In Javascript regular expressions are implemented using objects of a built-in `RegExp` class and integrated with strings.
Please note that regular expressions vary between programming languages. In this tutorial we concentrate on Javascript. Of course there's a lot in common, but they are a somewhat different in Perl, Ruby, PHP etc.
[cut]
## Regular expressions
A regular expression (also "regexp", or just "reg") consists of a *pattern* and optional *flags*.

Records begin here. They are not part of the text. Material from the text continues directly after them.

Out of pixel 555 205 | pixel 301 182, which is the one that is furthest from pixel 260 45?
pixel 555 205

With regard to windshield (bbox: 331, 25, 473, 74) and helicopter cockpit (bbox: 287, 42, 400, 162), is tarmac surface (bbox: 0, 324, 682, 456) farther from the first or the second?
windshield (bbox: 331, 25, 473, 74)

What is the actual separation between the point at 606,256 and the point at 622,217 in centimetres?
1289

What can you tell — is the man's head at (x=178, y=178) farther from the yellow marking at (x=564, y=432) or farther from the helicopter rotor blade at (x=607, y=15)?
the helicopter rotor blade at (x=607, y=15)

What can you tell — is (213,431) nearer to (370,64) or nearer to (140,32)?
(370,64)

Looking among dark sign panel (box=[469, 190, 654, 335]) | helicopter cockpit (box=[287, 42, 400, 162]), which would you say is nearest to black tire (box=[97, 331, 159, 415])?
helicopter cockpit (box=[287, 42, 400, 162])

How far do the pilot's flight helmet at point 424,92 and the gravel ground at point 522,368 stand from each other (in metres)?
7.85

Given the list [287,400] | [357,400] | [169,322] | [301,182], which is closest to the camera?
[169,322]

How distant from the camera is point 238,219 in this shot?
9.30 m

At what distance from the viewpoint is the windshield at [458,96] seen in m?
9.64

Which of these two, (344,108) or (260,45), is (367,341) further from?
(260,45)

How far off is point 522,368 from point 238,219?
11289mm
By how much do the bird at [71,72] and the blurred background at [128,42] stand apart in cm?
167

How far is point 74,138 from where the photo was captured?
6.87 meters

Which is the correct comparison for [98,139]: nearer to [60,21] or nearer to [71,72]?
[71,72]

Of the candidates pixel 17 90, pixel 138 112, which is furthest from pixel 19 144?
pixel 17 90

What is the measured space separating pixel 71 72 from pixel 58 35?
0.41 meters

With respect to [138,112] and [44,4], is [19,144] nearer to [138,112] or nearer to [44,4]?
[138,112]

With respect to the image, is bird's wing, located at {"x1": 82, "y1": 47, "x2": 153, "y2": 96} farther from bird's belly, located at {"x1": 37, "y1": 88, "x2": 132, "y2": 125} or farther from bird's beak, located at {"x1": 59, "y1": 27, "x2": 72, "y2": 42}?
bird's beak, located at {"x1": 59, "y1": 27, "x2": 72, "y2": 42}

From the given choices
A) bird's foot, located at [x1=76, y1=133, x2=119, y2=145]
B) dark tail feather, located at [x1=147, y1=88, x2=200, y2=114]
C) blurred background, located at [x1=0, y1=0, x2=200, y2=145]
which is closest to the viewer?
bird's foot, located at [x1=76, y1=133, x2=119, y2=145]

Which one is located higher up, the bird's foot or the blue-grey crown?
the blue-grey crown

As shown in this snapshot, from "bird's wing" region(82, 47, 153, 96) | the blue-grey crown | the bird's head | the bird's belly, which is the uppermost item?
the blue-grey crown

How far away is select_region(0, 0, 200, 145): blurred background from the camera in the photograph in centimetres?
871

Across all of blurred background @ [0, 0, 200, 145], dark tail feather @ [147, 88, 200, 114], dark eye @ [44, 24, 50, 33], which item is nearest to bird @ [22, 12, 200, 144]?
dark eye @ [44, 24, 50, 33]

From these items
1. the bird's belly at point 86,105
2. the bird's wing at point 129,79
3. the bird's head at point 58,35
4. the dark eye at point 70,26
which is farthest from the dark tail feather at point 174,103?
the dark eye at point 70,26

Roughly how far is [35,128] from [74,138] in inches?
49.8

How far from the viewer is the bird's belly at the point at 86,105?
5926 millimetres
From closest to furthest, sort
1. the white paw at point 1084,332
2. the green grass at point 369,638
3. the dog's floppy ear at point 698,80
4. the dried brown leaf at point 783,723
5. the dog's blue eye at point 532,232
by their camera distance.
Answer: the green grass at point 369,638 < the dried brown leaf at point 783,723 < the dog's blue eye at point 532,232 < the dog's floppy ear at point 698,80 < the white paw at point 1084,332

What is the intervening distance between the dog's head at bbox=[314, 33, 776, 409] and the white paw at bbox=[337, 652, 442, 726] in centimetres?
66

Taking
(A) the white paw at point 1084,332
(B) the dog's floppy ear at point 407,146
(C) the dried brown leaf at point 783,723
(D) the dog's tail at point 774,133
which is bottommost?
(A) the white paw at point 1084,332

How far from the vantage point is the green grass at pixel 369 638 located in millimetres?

There are two syntaxes to create a regular expression object.
The long syntax:
```js
regexp = new RegExp("pattern", "flags");
```
...And the short one, using slashes `"/"`:
```js
regexp = /pattern/; // no flags флагов
regexp = /pattern/gmi; // with flags g,m and i (to be covered soon)
```
Slashes `"/"` tell Javascript that we are creating a regular expression. They play the same role as quotes for strings.
## Usage
To search inside a string, we can use method [search](mdn:js/String/search).
Here's an example:
```js run
let str = "I love Javascript!"; // will search here
let regexp = /love/;
alert( str.search(regexp) ); // 2
```
The `str.search` method looks for the pattern `pattern:/love/` and returns the position inside the string. As we might guess, `pattern:/love/` is the simplest possible pattern. What it does is a simple substring search.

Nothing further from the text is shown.